Laparoscopy is also known of as minimally invasive or keyhole surgery. The surgeon uses an instrument called a laparoscope, which is a thin tube with a light and camera attached, to look inside the abdomen. This laparoscope is inserted into the abdomen through a small incision of 0.5 to 1.5 cm in length and further small incisions are then made if necessary to target the site of interest.
This procedure is preferred over traditional, open surgery which requires a large incision to open up the abdomen and expose the structures inside. Compared with open surgery, laparoscopic surgery is associated with a significantly shorter recovery time and hospital stay, less bleeding and pain, and less scarring after surgery.
Preparation before surgery
This surgery is usually performed under general anesthetic so the patient is unconscious throughout the procedure. Patients can often be discharged from hospital on the same day as surgery.
Patients are asked not to eat or drink anything (not even water) for 6 to 12 hours before surgery begins. People on blood thinners are advised to stop using these medications for at least a few days before the surgery in order to prevent excess intra-operative bleeding.

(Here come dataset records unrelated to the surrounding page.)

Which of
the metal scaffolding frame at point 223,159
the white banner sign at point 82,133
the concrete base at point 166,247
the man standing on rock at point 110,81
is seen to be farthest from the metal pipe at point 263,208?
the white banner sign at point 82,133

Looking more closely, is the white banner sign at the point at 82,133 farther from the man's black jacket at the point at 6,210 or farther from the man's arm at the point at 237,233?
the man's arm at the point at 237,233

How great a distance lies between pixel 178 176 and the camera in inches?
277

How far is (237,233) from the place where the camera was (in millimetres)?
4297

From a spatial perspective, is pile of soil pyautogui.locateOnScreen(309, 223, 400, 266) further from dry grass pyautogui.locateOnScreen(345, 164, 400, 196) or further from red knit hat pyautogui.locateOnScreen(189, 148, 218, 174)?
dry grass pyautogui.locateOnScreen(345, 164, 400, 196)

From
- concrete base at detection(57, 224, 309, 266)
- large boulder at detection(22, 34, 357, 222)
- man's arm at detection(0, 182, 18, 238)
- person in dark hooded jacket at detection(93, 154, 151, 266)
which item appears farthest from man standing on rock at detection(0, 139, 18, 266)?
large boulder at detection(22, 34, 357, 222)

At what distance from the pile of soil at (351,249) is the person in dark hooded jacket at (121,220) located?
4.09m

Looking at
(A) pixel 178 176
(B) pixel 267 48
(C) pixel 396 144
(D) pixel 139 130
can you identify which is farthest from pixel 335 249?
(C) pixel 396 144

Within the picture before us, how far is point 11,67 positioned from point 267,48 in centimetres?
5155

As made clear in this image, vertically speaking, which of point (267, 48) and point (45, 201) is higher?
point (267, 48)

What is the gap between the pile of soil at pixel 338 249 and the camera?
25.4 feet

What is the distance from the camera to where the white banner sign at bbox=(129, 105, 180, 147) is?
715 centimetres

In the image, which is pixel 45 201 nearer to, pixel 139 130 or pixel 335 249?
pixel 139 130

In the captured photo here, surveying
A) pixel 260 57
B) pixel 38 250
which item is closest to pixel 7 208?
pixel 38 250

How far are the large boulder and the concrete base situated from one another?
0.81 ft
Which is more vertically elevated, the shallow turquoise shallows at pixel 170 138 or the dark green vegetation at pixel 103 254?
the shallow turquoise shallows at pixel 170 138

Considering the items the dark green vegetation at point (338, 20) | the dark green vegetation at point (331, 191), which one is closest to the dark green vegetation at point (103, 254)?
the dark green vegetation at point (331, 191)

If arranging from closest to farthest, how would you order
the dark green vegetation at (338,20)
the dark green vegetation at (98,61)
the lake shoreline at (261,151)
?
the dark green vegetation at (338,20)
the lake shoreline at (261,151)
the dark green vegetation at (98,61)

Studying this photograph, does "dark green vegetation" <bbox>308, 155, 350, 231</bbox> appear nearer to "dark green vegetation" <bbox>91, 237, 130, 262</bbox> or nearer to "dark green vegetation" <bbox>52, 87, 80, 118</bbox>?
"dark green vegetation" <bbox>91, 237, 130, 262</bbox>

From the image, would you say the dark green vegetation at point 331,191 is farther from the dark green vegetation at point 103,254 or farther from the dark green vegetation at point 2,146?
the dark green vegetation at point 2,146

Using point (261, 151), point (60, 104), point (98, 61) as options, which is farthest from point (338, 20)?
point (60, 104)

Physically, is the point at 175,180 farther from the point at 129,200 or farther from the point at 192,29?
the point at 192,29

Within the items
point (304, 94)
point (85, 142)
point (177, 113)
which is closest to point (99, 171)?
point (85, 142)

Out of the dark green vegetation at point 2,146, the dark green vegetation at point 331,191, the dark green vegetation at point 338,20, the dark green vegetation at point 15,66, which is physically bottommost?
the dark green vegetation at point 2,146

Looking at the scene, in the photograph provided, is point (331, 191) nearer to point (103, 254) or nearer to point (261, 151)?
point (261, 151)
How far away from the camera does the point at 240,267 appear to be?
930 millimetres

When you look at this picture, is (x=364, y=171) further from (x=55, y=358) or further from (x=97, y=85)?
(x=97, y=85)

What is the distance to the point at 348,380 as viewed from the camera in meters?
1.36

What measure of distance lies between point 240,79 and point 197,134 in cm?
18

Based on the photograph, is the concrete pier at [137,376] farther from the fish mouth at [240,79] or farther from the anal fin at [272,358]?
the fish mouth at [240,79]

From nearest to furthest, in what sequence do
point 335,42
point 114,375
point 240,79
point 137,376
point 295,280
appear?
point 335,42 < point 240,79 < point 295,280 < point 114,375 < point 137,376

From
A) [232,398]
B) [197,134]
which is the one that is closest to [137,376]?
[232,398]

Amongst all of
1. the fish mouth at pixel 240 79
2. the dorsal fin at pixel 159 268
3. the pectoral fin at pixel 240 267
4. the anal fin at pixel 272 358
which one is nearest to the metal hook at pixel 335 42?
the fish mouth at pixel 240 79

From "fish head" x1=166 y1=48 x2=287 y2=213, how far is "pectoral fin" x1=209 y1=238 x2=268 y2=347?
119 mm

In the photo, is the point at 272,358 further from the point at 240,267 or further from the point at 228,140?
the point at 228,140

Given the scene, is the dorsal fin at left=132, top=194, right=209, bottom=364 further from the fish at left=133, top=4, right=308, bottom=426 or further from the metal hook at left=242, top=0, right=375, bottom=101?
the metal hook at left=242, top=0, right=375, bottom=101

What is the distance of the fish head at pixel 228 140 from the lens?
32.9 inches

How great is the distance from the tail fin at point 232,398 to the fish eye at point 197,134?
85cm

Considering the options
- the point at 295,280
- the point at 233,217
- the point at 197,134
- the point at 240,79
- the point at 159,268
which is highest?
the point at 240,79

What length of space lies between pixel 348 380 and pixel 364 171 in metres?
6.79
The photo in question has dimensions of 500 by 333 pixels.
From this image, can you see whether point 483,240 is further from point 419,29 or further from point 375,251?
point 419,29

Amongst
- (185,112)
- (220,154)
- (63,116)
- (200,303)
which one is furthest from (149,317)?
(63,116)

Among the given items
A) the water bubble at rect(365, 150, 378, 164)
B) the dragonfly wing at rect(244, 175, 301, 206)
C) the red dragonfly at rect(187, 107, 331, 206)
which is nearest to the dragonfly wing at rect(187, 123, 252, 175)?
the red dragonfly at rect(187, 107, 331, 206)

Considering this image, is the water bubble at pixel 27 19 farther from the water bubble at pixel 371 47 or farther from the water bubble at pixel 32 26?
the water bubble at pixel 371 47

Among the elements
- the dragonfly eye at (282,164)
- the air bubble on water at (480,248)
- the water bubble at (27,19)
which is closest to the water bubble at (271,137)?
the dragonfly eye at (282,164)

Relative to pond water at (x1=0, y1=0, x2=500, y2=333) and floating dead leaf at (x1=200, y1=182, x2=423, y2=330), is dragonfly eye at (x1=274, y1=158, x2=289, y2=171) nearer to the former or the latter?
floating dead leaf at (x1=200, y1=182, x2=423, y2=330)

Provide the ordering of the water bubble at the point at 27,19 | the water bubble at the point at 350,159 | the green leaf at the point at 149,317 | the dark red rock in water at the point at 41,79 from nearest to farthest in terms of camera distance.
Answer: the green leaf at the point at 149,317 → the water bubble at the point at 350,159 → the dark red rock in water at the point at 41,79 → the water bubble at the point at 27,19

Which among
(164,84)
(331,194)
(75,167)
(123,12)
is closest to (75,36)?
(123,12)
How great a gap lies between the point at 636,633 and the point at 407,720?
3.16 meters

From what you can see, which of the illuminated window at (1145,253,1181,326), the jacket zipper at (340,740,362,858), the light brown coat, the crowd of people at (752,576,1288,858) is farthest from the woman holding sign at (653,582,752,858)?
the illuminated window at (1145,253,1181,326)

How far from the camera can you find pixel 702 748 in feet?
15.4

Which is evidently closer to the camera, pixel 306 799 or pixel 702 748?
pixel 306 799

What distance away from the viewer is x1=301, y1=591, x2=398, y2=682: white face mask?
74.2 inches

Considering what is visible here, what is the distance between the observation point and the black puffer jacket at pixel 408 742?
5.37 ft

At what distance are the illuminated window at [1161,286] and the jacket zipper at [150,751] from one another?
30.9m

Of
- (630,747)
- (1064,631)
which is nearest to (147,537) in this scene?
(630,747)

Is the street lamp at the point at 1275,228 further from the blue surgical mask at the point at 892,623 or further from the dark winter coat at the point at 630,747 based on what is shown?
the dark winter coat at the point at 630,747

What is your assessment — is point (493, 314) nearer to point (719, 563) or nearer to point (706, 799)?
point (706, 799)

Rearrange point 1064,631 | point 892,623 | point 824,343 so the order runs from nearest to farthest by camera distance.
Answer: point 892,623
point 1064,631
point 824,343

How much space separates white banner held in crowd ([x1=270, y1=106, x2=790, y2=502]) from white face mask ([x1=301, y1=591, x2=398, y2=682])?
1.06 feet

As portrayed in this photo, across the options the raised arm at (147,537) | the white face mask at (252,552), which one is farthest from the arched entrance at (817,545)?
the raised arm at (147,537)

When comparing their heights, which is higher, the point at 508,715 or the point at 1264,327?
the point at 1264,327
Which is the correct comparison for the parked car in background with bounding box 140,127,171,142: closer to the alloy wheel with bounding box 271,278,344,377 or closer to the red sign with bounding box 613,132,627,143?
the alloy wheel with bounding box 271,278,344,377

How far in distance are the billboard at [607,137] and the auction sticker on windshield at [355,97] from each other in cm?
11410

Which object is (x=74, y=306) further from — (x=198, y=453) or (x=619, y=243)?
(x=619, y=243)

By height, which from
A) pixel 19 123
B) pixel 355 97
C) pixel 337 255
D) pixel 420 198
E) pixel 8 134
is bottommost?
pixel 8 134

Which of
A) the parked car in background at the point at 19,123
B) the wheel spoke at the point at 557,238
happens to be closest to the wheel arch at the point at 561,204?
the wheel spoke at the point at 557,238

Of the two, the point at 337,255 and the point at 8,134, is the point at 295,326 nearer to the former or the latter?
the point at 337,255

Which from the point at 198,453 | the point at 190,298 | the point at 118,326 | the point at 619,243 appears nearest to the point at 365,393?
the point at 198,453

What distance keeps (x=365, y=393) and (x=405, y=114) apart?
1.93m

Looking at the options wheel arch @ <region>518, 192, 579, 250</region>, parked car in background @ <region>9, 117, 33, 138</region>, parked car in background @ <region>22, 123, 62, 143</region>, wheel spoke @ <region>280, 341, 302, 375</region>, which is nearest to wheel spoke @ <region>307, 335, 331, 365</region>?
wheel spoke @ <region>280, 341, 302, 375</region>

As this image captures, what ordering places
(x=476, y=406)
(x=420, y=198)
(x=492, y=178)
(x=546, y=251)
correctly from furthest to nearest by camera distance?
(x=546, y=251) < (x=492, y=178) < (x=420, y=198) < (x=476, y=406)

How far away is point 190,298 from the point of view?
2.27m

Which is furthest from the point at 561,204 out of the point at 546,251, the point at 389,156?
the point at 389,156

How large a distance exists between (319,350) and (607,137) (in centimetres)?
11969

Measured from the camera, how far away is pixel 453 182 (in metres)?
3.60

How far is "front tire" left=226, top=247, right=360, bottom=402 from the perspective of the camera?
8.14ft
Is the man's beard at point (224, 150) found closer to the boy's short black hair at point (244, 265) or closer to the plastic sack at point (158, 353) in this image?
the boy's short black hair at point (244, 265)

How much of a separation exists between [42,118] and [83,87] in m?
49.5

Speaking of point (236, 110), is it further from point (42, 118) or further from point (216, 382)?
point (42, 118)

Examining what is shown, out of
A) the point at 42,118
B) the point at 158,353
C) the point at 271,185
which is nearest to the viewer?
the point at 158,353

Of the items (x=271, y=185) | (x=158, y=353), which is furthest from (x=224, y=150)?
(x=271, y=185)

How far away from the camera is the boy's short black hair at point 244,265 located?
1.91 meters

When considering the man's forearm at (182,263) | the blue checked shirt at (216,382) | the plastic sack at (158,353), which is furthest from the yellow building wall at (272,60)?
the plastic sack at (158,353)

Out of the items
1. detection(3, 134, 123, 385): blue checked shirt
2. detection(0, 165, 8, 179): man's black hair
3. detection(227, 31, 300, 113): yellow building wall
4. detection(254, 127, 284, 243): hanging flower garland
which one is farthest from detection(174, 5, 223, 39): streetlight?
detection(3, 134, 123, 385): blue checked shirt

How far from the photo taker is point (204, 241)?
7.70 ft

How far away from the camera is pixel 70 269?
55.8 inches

Prior to surgery, the abdomen is cleansed and made aseptic. A surgeon makes one initial incision of around 0.5 to 1.5 cm in the belly button area. A tube is inserted through this incision, which allows carbon dioxide gas to be pumped into the abdomen to inflate it. This is called insufflation and allows better visualization of the abdomen’s contents.
Next, a laparoscope is inserted through the incision and images are relayed to the TV monitor to guide further decisions about how to progress and which surgical instruments are required. If required, more incisions are made to insert instruments and perform the surgery. Once the procedure is complete, the carbon dioxide is let out of the abdomen and the incisions are closed using stitches or clips.
Once the patient is awakened from anesthesia, they may feel drowsy and disorientated. In most cases, hospital discharge is possible on the same day or the next day. However, someone may need to drive the patient home. Patients usually recover within two weeks of surgery.